This solution leverages intent recognition technology of large language models (LLMs) to learn complex language patterns and user behavior patterns from massive data volumes. It enables more accurate recognition of user intents and provides a smoother, more natural interaction experience. This topic describes the complete development process of an LLM-based intent recognition solution using the Qwen1.5 large language model.
Background information
What is intent recognition?
AI agents interpret user requirements described in natural language to perform appropriate operations or provide relevant information. These agents have become essential components in intelligent interaction systems. LLM-based intent recognition technology has gained significant attention in the industry and is widely applied.
Typical scenarios of intent recognition technology
In intelligent voice assistant scenarios, users interact with voice assistants using simple voice commands. For example, when a user says "I want to listen to music" to a voice assistant, the system must accurately recognize that the user requirement is to play music, and then perform the related operation.

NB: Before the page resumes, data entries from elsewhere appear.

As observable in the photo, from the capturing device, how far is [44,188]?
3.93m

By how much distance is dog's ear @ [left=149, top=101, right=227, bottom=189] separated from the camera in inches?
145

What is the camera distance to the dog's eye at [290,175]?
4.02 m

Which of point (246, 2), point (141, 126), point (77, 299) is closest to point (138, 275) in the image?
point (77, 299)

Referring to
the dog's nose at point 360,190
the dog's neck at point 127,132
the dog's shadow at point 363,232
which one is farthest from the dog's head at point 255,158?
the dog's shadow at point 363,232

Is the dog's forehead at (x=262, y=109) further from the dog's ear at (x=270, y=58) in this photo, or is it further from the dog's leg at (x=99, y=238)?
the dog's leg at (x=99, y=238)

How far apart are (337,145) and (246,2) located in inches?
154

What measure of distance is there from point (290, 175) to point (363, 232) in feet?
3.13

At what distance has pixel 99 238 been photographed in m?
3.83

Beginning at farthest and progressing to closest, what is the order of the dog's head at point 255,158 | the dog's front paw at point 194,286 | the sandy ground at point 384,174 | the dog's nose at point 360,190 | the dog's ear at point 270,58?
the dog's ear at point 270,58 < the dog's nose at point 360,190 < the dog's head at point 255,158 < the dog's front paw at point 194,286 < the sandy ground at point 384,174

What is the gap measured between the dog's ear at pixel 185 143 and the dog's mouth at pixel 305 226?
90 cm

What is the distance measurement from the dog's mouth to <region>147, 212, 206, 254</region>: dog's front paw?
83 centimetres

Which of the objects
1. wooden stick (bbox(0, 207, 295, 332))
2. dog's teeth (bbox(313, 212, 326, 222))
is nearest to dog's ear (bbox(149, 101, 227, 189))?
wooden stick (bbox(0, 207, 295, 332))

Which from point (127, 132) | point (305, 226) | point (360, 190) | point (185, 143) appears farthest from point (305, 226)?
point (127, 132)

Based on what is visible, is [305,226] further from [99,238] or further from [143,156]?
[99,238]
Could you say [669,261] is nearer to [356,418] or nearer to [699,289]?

In intelligent customer service scenarios, the challenge lies in handling various customer service requests and quickly classifying them into different processes, such as returns, exchanges, and complaints. For example, a user may say "I received a defective item and I want to return it" to the customer service system of an e-commerce platform. In this case, the LLM-based intent recognition system must quickly capture that the user's intent is to "return an item" and trigger the return process to guide the user through subsequent operations.
Working process
The following figure shows the working process of the LLM-based intent recognition solution.
You need to prepare training datasets for specific business scenarios based on data format requirements and data preparation strategies. You can also prepare business data based on data preparation strategies and use iTAG to label raw data. Then, you need to export labeling results and convert them into data formats supported by QuickStart of Platform for AI (PAI) for subsequent model training.

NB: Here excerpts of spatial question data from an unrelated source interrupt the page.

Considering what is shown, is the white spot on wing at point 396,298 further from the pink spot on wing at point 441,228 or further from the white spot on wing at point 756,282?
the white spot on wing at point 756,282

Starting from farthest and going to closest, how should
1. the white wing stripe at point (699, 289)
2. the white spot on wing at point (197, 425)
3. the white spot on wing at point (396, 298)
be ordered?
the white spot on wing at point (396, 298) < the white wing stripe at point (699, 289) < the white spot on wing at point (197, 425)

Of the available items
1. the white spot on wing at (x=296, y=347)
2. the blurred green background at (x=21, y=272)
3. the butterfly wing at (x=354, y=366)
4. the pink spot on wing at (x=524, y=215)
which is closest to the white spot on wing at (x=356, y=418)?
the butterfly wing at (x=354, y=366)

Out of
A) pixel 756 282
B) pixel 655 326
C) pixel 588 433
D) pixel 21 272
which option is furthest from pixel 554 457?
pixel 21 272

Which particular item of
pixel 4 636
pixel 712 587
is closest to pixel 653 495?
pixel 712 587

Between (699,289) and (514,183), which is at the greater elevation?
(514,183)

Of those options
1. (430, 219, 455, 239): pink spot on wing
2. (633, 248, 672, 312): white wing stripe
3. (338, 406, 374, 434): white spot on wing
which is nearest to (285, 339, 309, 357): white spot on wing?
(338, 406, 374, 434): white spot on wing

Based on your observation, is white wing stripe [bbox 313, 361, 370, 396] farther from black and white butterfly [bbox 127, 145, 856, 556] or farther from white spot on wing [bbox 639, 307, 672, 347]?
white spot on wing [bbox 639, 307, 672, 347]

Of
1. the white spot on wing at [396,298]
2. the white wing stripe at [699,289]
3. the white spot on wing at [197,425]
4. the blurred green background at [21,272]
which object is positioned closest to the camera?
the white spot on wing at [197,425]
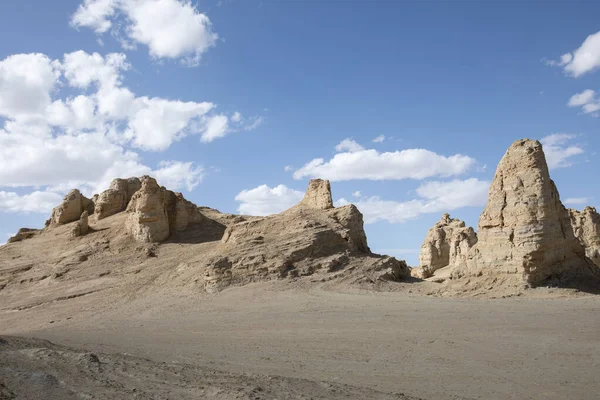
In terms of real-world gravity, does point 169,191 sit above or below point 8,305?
above

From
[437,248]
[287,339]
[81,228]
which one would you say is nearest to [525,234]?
[287,339]

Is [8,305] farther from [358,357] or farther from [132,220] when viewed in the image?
[358,357]

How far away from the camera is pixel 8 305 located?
2400cm

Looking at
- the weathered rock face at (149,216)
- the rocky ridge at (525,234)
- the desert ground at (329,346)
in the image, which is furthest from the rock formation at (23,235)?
the rocky ridge at (525,234)

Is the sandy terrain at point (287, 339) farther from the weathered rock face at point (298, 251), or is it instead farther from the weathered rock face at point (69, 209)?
the weathered rock face at point (69, 209)

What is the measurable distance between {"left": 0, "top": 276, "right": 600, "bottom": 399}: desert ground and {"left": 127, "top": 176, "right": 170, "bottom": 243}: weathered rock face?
27.0ft

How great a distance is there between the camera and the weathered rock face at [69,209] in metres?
34.2

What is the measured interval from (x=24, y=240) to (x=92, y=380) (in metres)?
28.2

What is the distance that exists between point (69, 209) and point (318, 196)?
1847cm

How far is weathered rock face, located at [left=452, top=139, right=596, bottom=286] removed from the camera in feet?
57.8

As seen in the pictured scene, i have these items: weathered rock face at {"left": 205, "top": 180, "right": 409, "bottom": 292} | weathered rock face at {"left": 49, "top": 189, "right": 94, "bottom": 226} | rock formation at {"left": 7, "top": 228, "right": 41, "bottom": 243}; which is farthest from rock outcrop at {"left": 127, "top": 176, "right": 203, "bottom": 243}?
rock formation at {"left": 7, "top": 228, "right": 41, "bottom": 243}

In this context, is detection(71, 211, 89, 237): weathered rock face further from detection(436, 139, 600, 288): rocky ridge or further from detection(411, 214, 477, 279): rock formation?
detection(436, 139, 600, 288): rocky ridge

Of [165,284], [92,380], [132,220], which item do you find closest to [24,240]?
[132,220]

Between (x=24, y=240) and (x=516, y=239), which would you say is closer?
(x=516, y=239)
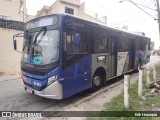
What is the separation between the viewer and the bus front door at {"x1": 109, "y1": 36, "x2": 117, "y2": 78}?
8.32 metres

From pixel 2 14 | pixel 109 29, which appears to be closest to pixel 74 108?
pixel 109 29

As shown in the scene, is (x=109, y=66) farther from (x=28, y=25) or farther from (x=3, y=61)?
(x=3, y=61)

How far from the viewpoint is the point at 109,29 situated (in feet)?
26.7

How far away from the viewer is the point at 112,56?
8.50 metres

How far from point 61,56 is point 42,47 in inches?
29.6

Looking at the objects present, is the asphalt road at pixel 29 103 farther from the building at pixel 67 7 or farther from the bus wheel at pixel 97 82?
the building at pixel 67 7

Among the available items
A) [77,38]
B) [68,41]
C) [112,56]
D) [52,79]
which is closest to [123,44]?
[112,56]

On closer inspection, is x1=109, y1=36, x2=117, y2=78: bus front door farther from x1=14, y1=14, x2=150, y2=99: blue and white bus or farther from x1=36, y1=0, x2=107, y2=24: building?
x1=36, y1=0, x2=107, y2=24: building

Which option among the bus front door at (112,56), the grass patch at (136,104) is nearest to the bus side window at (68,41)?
the grass patch at (136,104)

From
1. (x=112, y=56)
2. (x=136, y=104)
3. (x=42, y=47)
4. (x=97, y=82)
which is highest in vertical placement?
(x=42, y=47)

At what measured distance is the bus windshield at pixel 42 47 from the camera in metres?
5.26

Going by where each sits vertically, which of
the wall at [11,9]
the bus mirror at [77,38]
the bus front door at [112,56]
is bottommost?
the bus front door at [112,56]

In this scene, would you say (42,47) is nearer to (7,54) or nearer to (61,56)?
(61,56)

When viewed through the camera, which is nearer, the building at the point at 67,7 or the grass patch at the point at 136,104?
the grass patch at the point at 136,104
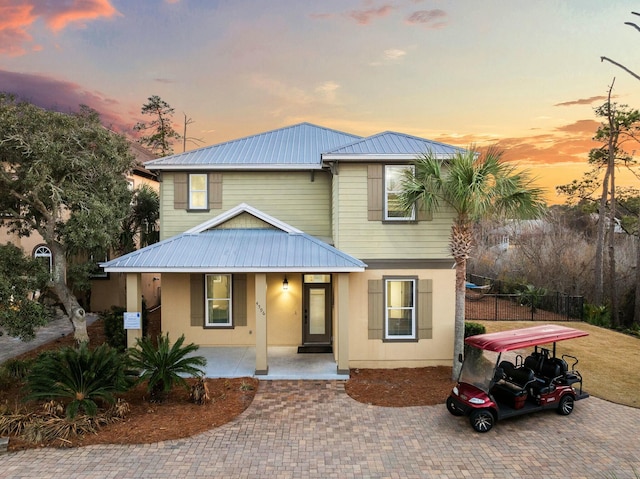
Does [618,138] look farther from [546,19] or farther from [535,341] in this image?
[535,341]

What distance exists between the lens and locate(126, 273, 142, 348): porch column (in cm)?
1054

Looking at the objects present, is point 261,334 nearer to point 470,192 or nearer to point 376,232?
point 376,232

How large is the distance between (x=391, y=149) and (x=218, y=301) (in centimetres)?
779

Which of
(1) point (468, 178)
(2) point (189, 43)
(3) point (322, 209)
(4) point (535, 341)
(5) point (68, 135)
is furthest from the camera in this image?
(2) point (189, 43)

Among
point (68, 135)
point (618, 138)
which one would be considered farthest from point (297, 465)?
point (618, 138)

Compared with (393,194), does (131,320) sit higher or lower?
lower

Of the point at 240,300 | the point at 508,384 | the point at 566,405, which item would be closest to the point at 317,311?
the point at 240,300

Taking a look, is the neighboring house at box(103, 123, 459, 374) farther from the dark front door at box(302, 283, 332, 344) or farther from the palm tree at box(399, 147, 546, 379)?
the palm tree at box(399, 147, 546, 379)

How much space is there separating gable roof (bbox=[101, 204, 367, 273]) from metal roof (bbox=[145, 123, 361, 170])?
2006mm

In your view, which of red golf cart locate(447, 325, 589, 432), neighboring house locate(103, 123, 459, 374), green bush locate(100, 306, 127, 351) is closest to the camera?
red golf cart locate(447, 325, 589, 432)


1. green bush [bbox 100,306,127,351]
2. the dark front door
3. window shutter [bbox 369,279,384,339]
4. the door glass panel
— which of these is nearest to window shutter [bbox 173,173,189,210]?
green bush [bbox 100,306,127,351]

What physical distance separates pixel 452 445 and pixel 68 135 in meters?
11.8

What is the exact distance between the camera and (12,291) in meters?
9.60

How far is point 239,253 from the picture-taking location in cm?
1086
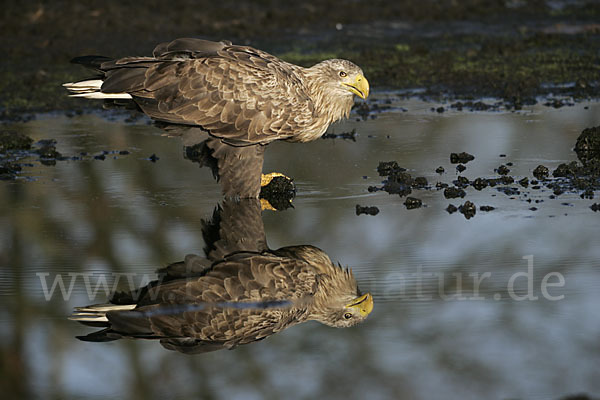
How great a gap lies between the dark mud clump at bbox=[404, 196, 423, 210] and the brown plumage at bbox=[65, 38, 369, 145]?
1186 millimetres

Train and perform an offline evaluation on a model
In QuickStart, you can train the Qwen1.5-1.8B-Chat model. After training the model, you need to perform an offline evaluation.
Deploy and call a model service
If the model evaluation results meet your expectations, you can use QuickStart to deploy the trained model to Elastic Algorithm Service (EAS) as an online service.
Prerequisites
Before performing the operations described in this topic, make sure you have completed the following preparations:
Deep Learning Containers (DLC) and EAS of PAI are activated on a pay-as-you-go basis and a default workspace is created. For more information, see Activate PAI and create a default workspace.
An Object Storage Service (OSS) bucket is created to store training data and the model file obtained from model training. For information about how to create a bucket, see Quick Start.
Prepare training data
You can prepare training data using one of the following methods:
Method 1: Build a training dataset based on data preparation strategies and data format requirements.
Method 2: Use iTAG to label data based on data preparation strategies. This method is suitable for large-scale data scenarios and can significantly improve labeling efficiency.
Data preparation strategies
To improve the effectiveness and stability of training, you can prepare data based on the following strategies:
In single-intent recognition scenarios, ensure that at least 50 to 100 data records are labeled for each type of intent. If the model performance after fine-tuning does not meet your expectations, you can increase the number of labeled data records. Additionally, you must ensure that the quantity of labeled data records for each type of intent is balanced.
In multi-intent recognition scenarios or multi-round chat scenarios, we recommend that the quantity of labeled data records is more than 20% of the quantity in single-intent recognition scenarios, and the intents involved in multi-intent recognition or multi-round chat scenarios must have occurred in single-intent recognition scenarios.
Intent descriptions need to cover as many phrasings and scenarios as possible.
Data format requirements
The training data must be saved in a JSON file, which contains the instruction and output fields. The output field corresponds to the intent predicted by a model and related parameters. The following sample code provides examples of training data in different intent recognition scenarios.
In single-intent recognition scenarios, you need to prepare business data for a specific business scenario to fine-tune an LLM. The following sample code provides an example of single-round chats for the smart home scenario.
[ { "instruction": "I want to listen to music", "output": "play_music()" }, { "instruction": "Too loud, turn the sound down", "output": "volume_down()" }, { "instruction": "I do not want to listen to this, turn it off", "output": "music_exit()" }, { "instruction": "I want to visit Hangzhou. Check the weather forecast for me", "output": "weather_search(Hangzhou)" }, ]In multi-intent recognition or multi-round chat scenarios, the user's intents may be expressed across multiple rounds in a chat. In this case, you can prepare multiple rounds of chat data and label the multi-round inputs. The following sample code provides an example of multi-round chats for a voice assistant:
User: I want to listen to music. Assistant: What kind of music? User: Play *** music. Assistant: play_music(***)The training data for multi-round chats is in the following format:
[ { "instruction": "I want to listen to music. Play *** music.", "output": "play_music(***)" } ]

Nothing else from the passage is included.